## Source passage
16 boxers represented Great Britain at the 1920 Games. It was the nation's second appearance in boxing. Great Britain was one of two countries to send two boxers in each of the eight weight classes, along with the United States. The British boxers won a total of six medals, one more than Canada and two more than the United States, but fell behind the Americans in number of gold medals three to two.

## Provided material
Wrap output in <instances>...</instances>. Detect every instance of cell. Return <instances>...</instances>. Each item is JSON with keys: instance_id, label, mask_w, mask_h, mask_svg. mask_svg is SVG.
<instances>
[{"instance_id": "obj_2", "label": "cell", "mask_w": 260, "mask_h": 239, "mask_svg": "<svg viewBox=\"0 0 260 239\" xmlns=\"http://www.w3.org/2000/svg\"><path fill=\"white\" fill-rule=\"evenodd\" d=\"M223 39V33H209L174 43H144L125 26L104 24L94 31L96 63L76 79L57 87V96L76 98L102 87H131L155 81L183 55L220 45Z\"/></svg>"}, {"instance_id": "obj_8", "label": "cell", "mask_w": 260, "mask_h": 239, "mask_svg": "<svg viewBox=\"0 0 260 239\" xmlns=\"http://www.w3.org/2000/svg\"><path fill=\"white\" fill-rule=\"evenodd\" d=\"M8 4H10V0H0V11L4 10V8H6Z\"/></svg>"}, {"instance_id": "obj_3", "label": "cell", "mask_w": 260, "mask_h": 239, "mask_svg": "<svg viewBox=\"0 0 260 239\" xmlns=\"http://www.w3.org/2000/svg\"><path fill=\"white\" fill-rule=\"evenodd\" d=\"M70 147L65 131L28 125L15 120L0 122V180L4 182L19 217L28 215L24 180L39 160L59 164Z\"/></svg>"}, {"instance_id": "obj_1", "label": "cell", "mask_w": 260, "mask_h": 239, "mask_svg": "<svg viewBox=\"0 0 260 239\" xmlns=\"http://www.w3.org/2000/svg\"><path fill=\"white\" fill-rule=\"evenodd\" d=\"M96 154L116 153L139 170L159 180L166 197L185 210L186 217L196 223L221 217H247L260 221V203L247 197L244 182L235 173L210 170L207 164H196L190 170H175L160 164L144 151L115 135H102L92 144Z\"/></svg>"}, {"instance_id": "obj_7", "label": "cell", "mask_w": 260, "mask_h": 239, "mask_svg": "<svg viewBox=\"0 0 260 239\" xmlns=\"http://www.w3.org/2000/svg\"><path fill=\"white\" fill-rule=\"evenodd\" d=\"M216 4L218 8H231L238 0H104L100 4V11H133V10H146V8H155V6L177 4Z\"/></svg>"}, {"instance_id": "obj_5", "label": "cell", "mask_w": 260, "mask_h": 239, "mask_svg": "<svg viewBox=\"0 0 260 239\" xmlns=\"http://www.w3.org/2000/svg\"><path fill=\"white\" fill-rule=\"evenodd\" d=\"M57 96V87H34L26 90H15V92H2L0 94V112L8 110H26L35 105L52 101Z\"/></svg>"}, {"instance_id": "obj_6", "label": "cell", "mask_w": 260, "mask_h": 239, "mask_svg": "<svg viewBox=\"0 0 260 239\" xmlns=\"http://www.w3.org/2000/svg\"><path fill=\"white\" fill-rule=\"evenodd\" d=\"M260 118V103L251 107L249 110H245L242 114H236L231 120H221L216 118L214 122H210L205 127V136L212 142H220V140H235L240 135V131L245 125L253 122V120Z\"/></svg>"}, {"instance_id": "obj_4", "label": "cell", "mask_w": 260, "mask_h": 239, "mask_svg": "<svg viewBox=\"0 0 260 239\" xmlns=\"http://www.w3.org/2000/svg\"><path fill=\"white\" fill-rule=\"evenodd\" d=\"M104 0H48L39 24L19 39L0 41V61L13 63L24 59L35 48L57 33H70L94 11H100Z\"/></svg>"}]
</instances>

## Exercise set
• A. Answer these from the passage on British boxing at the 1920 Games:
(i) How many boxers represented Great Britain?
(ii) Which other country also sent two boxers in each of the eight weight classes?
(iii) How many gold medals did the British boxers win?
• B. Please reproduce the passage on British boxing at the 1920 Games word for word, from "16 boxers represented" to "three to two.".

## Answers to the problems
• A.
(i) 16
(ii) The United States
(iii) Two

• B.
16 boxers represented Great Britain at the 1920 Games. It was the nation's second appearance in boxing. Great Britain was one of two countries to send two boxers in each of the eight weight classes, along with the United States. The British boxers won a total of six medals, one more than Canada and two more than the United States, but fell behind the Americans in number of gold medals three to two.